Overall Trends in Read-Across Adaptations in Testing Proposal Submissions and Decisions
There appears to be distinct trends in TPEs submissions with read-across – a rapid growth of read-across-containing adaptations as a fraction of all evaluated testing proposals before 2015, when the first RAAF guidance was published (ECHA, 2015), a precipitous decline to near zero in 2015, and another steep incline in the 5 years since 2015. On the decision side, a high proportion (60-90%) of read-across-containing TPEs submitted before 2014 was accepted; this was followed by a precipitous drop in 2016 and since. There are likely many reasons for these remarkable swings, most of these can be attributed to the registration deadlines, internal considerations at ECHA to deal with a large number of initial submissions under REACH, mutual learning of what acceptable read-across is, and intense advocacy from the industry to provide clear guidance on interpretation of vague language in REACH regulation. While certainly interesting from a historical perspective, and clear evidence that RAAF guidance did make an impact, perhaps not as intended, it is unlikely that a deeper dive into potential specifics of these trends will yield instructive learnings.
Our observation that the overall number of proposed adaptations was considerably greater for Annex IX and X substances is likely a direct result of increase in standard testing requirements with higher tonnage (Botham et al., 2023).

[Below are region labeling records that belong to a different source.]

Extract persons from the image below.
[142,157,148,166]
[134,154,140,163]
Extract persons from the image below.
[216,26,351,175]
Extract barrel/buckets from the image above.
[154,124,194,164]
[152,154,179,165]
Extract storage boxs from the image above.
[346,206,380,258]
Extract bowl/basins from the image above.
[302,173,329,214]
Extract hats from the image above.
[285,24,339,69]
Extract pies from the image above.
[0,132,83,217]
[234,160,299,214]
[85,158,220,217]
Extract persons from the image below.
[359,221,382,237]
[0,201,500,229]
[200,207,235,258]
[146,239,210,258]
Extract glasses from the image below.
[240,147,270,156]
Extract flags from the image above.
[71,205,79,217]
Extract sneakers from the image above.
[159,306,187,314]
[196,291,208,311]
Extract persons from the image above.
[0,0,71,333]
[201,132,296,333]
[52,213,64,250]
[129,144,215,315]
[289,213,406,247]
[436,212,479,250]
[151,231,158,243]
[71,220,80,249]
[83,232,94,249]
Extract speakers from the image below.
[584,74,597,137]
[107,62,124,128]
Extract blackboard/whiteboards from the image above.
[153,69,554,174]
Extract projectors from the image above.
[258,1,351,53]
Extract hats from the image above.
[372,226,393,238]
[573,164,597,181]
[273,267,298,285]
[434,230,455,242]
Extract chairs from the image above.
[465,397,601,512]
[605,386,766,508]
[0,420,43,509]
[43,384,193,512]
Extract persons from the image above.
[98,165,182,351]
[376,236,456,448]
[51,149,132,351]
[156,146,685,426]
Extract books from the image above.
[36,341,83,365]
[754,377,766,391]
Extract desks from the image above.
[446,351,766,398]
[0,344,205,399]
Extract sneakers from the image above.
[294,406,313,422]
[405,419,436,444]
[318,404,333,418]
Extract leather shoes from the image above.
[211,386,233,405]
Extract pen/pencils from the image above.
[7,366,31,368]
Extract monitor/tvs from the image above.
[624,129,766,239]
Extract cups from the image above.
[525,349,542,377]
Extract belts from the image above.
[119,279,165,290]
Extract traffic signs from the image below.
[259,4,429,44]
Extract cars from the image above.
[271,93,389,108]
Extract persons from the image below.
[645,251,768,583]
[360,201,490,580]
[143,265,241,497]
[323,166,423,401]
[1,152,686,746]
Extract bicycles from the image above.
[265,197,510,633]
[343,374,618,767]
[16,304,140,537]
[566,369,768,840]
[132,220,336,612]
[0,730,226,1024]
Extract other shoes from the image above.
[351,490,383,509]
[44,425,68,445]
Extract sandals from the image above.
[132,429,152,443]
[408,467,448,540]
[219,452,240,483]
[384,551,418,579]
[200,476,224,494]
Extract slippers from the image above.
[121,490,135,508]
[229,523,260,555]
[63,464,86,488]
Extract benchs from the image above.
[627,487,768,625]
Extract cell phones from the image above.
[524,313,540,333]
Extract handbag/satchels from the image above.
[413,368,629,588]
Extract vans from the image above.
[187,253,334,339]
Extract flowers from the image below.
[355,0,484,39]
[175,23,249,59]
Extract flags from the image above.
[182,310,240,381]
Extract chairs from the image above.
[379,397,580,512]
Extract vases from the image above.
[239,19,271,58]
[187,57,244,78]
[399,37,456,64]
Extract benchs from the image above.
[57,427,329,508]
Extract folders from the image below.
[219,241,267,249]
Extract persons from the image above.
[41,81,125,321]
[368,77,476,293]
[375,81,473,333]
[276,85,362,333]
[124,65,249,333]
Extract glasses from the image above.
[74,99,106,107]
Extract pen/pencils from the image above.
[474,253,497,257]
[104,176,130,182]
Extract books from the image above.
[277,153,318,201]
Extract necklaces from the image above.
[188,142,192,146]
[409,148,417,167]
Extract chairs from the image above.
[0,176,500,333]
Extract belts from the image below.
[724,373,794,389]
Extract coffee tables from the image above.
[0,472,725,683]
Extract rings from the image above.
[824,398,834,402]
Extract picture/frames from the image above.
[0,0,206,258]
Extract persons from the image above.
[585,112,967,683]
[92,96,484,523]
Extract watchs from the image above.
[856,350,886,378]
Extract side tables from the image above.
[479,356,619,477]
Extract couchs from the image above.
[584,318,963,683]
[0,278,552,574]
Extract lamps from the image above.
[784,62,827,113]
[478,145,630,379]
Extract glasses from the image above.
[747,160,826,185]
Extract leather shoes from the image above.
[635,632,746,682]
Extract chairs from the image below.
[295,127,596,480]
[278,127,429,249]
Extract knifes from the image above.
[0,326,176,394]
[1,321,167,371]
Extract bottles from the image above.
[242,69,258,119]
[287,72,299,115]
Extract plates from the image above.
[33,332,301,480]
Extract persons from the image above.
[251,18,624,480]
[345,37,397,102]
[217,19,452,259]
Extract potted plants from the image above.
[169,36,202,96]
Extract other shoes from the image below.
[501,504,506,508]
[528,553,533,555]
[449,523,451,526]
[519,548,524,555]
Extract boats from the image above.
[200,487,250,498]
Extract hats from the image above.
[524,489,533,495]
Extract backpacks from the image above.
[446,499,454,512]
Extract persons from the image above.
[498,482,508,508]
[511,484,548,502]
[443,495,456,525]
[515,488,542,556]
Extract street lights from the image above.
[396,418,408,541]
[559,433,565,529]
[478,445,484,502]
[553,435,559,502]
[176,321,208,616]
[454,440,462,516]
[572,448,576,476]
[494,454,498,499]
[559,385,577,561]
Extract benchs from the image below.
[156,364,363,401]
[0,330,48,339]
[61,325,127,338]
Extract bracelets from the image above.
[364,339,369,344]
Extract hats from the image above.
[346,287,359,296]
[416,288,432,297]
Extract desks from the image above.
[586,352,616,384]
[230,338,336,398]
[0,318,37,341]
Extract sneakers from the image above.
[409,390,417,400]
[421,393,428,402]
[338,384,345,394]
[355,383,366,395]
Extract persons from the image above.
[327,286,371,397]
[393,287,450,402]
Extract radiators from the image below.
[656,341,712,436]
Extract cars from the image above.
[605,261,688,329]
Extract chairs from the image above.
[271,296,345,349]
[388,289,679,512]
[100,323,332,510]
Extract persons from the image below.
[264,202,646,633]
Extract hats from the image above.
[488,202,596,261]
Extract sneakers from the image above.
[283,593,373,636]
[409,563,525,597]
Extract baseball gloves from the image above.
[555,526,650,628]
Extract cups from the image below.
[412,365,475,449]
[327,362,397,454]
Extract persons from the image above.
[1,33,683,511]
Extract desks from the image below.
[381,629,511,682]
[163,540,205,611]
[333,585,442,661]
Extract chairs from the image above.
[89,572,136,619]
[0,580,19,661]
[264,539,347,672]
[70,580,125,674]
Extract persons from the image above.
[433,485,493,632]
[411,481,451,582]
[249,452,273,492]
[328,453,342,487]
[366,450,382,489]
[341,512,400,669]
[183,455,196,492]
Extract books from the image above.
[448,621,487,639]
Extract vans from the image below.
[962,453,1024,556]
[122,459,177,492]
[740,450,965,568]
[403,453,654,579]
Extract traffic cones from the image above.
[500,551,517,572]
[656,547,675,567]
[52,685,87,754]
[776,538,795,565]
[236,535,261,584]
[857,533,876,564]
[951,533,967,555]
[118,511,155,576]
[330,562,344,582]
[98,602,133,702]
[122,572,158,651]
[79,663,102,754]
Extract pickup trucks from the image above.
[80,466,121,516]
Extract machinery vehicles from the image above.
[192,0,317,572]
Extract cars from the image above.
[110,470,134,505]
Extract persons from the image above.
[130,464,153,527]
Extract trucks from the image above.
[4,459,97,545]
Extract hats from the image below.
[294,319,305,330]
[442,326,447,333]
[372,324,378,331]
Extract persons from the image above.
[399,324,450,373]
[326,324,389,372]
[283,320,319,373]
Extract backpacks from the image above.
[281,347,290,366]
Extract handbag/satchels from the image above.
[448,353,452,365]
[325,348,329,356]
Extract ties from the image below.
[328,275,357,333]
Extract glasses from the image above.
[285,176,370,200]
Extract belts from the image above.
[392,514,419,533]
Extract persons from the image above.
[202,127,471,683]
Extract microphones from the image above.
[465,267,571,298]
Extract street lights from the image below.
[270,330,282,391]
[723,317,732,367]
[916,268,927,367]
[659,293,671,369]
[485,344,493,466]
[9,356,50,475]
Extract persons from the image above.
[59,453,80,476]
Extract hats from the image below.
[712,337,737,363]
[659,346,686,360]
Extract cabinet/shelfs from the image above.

Similarly, the finding that most common data gaps pertain to a few tests (e.g., TG 414 [Prenatal developmental toxicity study] and 408 [Repeated dose 90-day oral toxicity study in rodents]) is not surprising because these studies carry considerable cost and use a large number of animals (Table 2). For Annex X substances, the main human health information requirements are the TG 443 (Extended one generation reproduction study) and the TG 414 in a second species. Where a registrant required both, as well as the studies in Annex IX, it was common for several years for the TPEs to be split, with a decision on the TG 408 and first species in TG 414 and then follow up decision on the remaining studies once the results of the TG 408 and 414 were provided. This may explain why in general there were not as many TPEs covering these additional higher tier studies – because decisions on the follow up studies may still be under consideration and not publicly available decisions were available before this study’s cutoff of August 2023.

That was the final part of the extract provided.